Challenge: Copy out word for word the entries from the line containing "From the picture's" through the end of the entries, both ends included, and leave out the pictures.

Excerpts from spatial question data
▼▼▼

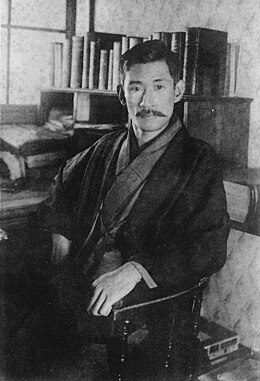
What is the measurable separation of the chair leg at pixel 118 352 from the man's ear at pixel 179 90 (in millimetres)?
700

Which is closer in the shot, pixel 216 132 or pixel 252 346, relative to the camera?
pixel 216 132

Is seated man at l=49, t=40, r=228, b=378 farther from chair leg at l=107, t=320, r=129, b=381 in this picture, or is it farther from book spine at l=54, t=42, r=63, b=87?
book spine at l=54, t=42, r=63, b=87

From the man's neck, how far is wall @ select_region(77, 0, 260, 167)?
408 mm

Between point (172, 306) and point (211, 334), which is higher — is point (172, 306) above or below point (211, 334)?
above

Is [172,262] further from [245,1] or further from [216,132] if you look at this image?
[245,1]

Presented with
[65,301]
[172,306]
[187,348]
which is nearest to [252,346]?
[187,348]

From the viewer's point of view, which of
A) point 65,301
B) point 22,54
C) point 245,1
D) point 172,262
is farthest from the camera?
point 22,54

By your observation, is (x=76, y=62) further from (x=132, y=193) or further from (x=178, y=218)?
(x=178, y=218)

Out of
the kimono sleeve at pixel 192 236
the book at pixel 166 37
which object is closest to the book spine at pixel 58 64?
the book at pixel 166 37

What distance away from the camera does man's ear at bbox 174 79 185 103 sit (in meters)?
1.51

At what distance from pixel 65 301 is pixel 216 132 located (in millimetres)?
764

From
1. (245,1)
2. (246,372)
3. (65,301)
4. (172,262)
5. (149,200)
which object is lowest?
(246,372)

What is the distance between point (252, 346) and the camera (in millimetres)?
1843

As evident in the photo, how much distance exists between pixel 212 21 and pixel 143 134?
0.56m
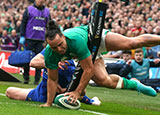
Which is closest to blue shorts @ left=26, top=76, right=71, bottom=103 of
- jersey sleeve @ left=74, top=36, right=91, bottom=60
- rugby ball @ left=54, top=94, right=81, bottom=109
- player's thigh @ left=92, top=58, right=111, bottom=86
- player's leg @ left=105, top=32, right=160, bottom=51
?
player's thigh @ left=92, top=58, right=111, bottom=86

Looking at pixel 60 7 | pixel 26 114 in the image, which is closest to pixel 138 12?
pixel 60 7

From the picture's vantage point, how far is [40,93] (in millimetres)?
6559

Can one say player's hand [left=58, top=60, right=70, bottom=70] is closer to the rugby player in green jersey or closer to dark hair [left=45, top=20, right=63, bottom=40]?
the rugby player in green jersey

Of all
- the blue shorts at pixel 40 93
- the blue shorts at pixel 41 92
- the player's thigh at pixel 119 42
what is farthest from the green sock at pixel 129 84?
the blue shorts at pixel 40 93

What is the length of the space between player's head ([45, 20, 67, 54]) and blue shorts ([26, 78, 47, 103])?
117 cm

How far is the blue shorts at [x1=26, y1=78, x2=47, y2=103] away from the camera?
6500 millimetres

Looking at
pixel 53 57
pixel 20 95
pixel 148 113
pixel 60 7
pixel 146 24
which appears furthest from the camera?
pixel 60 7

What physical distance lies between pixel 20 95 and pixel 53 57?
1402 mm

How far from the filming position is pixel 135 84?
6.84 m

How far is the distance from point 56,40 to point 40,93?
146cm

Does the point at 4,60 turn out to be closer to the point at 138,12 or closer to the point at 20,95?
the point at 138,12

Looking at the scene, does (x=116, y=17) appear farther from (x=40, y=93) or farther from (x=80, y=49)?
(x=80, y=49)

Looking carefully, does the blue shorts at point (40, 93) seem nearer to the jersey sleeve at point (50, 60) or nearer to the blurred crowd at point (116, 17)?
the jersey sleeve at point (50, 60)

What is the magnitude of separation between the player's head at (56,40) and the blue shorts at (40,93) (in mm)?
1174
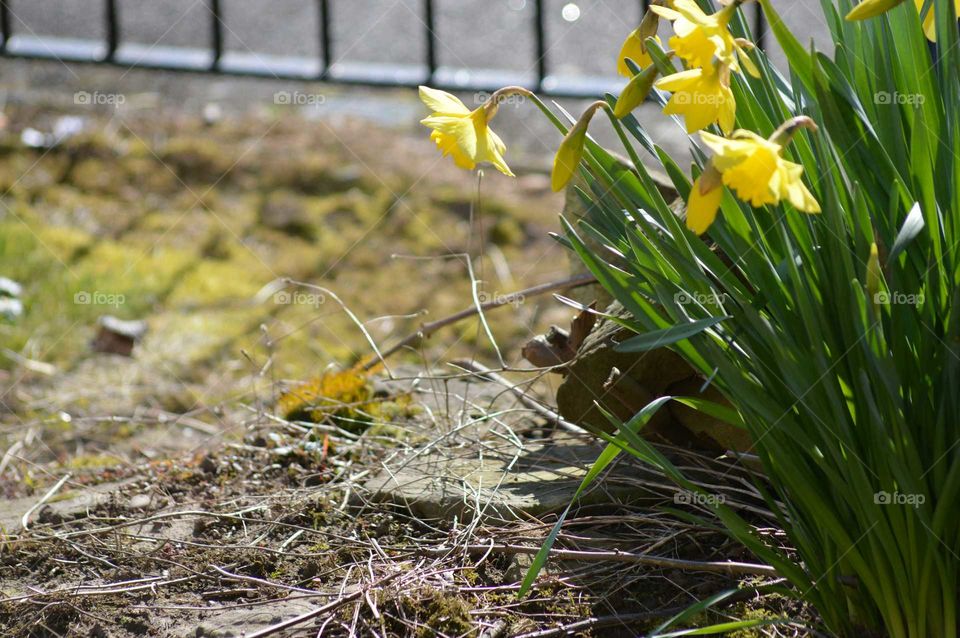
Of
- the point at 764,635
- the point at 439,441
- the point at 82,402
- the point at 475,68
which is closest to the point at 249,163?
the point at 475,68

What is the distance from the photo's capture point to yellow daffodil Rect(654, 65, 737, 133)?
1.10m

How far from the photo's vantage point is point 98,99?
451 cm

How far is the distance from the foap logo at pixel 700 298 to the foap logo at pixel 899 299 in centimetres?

▲▲▲

Written solution:
From the picture's vantage point, how far is [40,93] (in millimetres)?
6559

Can one say player's hand [left=58, top=60, right=70, bottom=70] is closer to the rugby player in green jersey or closer to dark hair [left=45, top=20, right=63, bottom=40]?
the rugby player in green jersey

Of all
- the blue shorts at pixel 40 93
- the blue shorts at pixel 41 92
- the player's thigh at pixel 119 42
what is farthest from the green sock at pixel 129 84?
the blue shorts at pixel 40 93

What is the length of the space between player's head ([45, 20, 67, 54]) and blue shorts ([26, 78, 47, 103])?
117 cm

How far is the blue shorts at [x1=26, y1=78, x2=47, y2=103] away from the camera?
6500 millimetres

Looking at
pixel 53 57
pixel 20 95
pixel 148 113
pixel 60 7
pixel 146 24
which appears furthest from the camera?
pixel 60 7

What physical distance lies between pixel 20 95 and pixel 53 57?
1402 mm

How far from the filming position is pixel 135 84?
6.84 m

How far is the distance from point 56,40 to point 40,93?
146cm

Does the point at 4,60 turn out to be closer to the point at 138,12 or closer to the point at 20,95?
the point at 138,12

Looking at the scene, does (x=116, y=17) appear farther from (x=40, y=93) or farther from (x=80, y=49)?
(x=80, y=49)

Looking carefully, does the blue shorts at point (40, 93) seem nearer to the jersey sleeve at point (50, 60) or nearer to the blurred crowd at point (116, 17)?
the jersey sleeve at point (50, 60)

What is the magnitude of separation between the player's head at (56,40) and the blue shorts at (40,93) (in mm)?
1174
Of
- the point at 764,635
- the point at 439,441
- the point at 82,402
- the point at 475,68
which is closest to the point at 249,163?
the point at 475,68

What is the distance from the photo's capture point to yellow daffodil Rect(654, 65, 737, 133)?
1.10m

How far from the photo's vantage point is point 98,99?
451 cm

How far is the distance from the foap logo at pixel 700 298 to the foap logo at pixel 899 299 in centimetres?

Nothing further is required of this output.